The L-VGCC pore-forming subunit CACNA1C (CaV1.2), its accessory subunit CACNB2 (CaVb2), and mir137, the microRNA that controls their expression, repeatedly score highest as schizophrenia susceptibility genes by GWAS. These same two subunits were found in a GWAS for T2D. Notably, central neurons, T-cells, and b-cells all express CaV1.2 and CaVb2. Moreover, the CaVb2 splice variant is lipid modified as in SCG neurons: two palmitoyl groups are bound to sequential (vicinal) cysteine residues in the N-terminus of the splice variant CaVb2a.We are particularly interested in monitoring their expression and activity because L-VGCCs initiate secretion from each cell type. We are also studying the gene, Disrupted in Schizophrenia 1 (DISC1), because loss of this protein increases VGCC instability. DISC1 was identified as a schizophrenia susceptibility gene in a family with high penetrance for major psychiatric disorders. In collaboration with the Diabetes Center of Excellence, we found decreased glucose stimulated insulin secretion, intracellular Ca2+ signaling and L-VGCC activity due to a dominant-negative effect of truncated human DISC1 expression in mouse and human donor pancreatic b-cells.
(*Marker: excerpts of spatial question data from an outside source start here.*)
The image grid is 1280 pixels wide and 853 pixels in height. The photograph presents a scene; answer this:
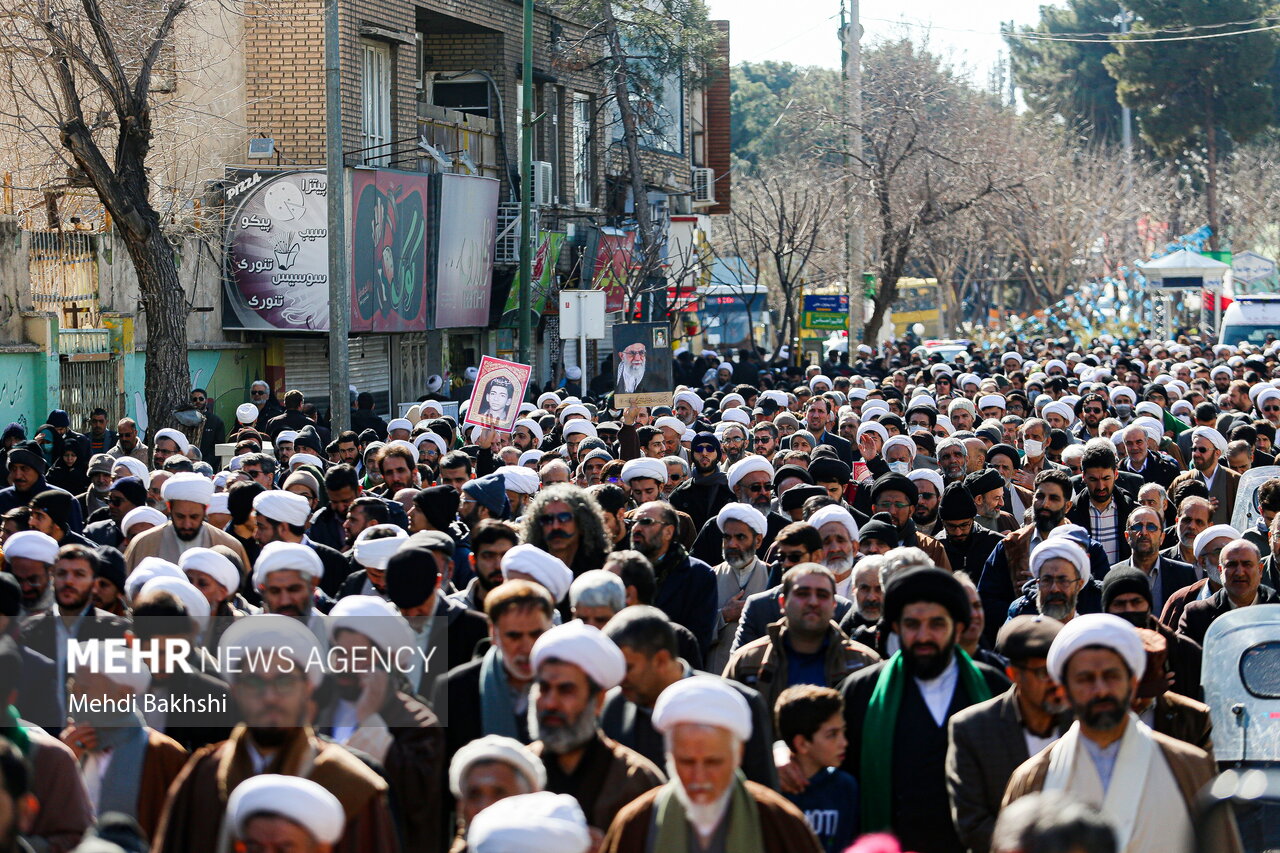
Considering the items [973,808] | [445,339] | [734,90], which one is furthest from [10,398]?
[734,90]

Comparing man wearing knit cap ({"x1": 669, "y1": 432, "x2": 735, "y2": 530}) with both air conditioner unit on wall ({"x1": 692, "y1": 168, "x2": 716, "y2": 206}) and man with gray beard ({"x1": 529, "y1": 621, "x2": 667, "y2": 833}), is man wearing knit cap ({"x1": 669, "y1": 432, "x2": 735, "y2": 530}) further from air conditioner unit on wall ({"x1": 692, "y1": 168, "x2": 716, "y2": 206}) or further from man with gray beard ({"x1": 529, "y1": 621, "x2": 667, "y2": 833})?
air conditioner unit on wall ({"x1": 692, "y1": 168, "x2": 716, "y2": 206})

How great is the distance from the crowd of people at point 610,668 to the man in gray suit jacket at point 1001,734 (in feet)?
0.03

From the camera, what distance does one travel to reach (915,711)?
18.1ft

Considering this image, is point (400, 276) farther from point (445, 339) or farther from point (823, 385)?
point (823, 385)

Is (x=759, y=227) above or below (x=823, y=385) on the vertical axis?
above

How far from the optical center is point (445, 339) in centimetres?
3066

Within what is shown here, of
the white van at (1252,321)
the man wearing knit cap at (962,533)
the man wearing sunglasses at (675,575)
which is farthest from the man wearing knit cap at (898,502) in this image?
the white van at (1252,321)

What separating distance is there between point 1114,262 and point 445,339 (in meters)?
33.9

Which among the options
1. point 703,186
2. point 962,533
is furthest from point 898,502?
point 703,186

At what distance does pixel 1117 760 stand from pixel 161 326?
14.3 metres

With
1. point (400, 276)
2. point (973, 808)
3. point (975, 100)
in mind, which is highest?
point (975, 100)

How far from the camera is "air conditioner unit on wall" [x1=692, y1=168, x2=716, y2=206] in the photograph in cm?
4316

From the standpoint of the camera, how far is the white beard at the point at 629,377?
21.7 meters

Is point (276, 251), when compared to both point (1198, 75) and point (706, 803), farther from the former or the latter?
point (1198, 75)
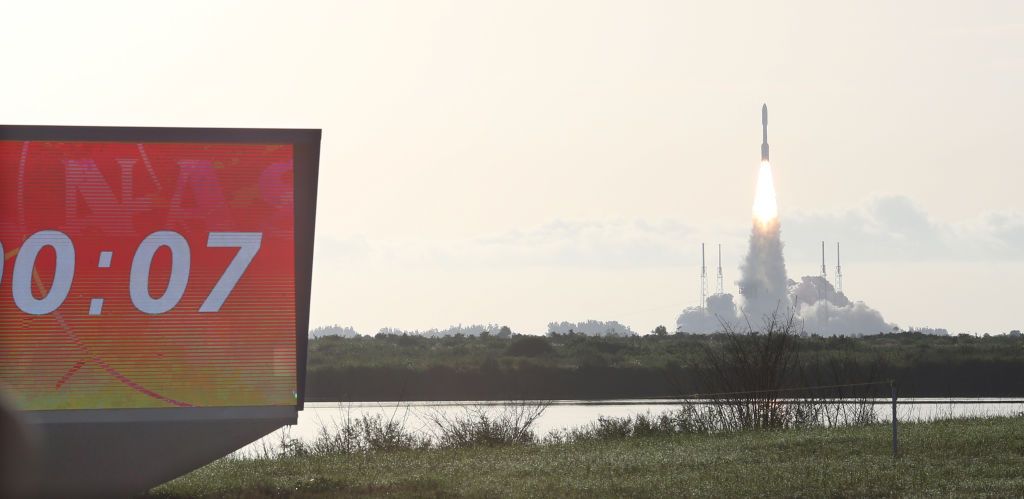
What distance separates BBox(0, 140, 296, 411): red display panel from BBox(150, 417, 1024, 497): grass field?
2143mm

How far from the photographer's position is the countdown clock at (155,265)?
20.3 m

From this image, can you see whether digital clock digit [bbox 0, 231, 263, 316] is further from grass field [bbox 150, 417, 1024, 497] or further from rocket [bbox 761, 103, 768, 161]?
rocket [bbox 761, 103, 768, 161]

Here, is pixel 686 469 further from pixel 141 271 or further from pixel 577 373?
pixel 577 373

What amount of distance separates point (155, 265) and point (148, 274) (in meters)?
0.19

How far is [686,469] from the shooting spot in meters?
22.1

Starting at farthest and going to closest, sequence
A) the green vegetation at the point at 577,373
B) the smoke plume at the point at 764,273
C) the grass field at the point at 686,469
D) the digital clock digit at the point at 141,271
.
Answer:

Signi­fi­cance: DISC1 has independent but similar actions in neurons and b-cells: that of regulating the levels of VGCCs, which couple excitation to secretion. Moreover, these findings suggest a disturbing functional linkage between major psychotic disorders (bipolar disorder, major depression, and schizophrenia) and T2D. Indeed, diabetic individuals have higher rates of major depression, suggesting under­lying molecular links between brain and pancreatic islets. If a subset of patients with major psychosis have increased susceptibility to T2D due to disruption of the same cellular pathway in neurons and b-cells, then the reverse may also be true. If so, a subpopulation of the millions of people worldwide with T2D will be at risk for major psychosis, an alarming possibility that warrants further investigation. We are particularly interested in screening for changes in VGCC expression and activity in immune cells, hiPSC b-cells, and donor b-cells from schizophrenic patients and in mouse models of schizophrenia.

Currently, we are testing for changes in DISC1, VGCC subunits, and immune markers to answer a series of questions:

  • Does mutant DISC1 result in a down regulation of VGCC subunits in pancreatic b-cells?
  • Is secretion machinery disrupted by mutant DISC1 in pancreatic b-cells?
  • Are immune cell DISC1 levels altered in idiopathic schizophrenic patients?